A woman stood there instead. She was tall, close to six feet, and clad
in a long red leather coat, boots, and a floppy red hat. Black curls
framed a face whose handsomeness was
marred by a slash of blood-red lipstick. She wore numerous rings, a
great deal of Giorgio perfume, and a suddenly sour expression. After
she recovered from her initial surprise at seeing a stranger in
Larkey's chair, her eyes flicked over me appraisingly, then dismissed
me as no competition.
    The look told me more about her than she'd probably care for me to
know: she was one of that type who don't like other women, would have
no close women friends. To her the rest of us represented the enemy,
who might steal her man or her place in the spotlight. I instantly
distrust a woman like her, just as I do a man who dislikes others of
his gender.
    Rob Soriano seemed amused by the look. He said, "Kathy, this is
Sharon McCone. She's a private investigator working on the Kostakos
murder. Sharon—my wife, Kathy."
    Kathy Soriano frowned at me. "I thought the Kostakos case was a dead
issue, pun intended." Before I could reply, she added, "Look, Rob, we
need to check out the new girl in the ten-o'clock slot. Where's Jay?"
    "Right behind you," Larkey's voice said. He pushed around her and
said apologetically to me, "Sorry I had to cut our conversation short.

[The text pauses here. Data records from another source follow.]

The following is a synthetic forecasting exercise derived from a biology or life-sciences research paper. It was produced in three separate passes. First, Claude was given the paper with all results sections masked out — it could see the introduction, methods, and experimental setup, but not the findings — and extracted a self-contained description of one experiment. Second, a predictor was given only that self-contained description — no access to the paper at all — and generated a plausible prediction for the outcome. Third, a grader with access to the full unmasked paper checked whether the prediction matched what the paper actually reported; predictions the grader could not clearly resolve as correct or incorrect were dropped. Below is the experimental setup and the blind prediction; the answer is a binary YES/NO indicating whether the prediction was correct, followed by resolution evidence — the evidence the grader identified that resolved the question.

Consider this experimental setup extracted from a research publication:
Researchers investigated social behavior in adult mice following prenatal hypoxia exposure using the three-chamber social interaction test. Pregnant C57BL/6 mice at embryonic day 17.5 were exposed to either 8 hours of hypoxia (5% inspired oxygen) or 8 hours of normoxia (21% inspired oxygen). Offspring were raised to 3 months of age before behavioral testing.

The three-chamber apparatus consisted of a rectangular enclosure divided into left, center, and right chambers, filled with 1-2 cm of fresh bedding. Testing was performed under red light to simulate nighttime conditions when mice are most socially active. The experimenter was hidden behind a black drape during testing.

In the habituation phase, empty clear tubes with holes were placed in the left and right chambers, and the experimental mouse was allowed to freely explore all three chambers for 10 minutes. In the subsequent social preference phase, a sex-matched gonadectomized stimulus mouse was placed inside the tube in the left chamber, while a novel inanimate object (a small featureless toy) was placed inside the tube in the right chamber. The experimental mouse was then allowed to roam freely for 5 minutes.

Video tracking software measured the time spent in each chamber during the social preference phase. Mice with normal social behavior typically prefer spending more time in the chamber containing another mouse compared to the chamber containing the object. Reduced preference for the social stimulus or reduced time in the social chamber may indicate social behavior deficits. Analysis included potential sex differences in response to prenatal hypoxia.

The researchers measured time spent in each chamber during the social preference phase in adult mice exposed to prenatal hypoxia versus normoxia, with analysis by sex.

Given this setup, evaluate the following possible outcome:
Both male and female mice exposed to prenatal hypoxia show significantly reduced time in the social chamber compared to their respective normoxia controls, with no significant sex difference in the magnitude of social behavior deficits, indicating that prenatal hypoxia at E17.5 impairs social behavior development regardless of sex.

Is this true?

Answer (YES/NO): NO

Can we continue it another time?"
    I stood up and came around the desk. "Sure. If it's okay with you, I
want to talk with Marc Emmons and your parking attendants. I'll check
back with you later."
    Larkey gave me a card printed with both his numbers at the club and
at home. The four of us left the office and went down the hall, Kathy
prattling about how she and Rob didn't think the new comedian in the
ten-o'clock slot was going to work out. Wasn't it a pity, she said,
that the Kostakos case really was a dead issue? The little girl had
shown a lot of talent.
    "I'll never forget the routine about the feminist. It wasn't even
what she said but how she said it: 'If God had meant for us to
have hairy armpits, would She have given us Nair?'" Rob Soriano grunted
in annoyance and strode ahead of us. Larkey said, "I hate it when you
mimic her like that. It's as if she's right here with us—but she's not."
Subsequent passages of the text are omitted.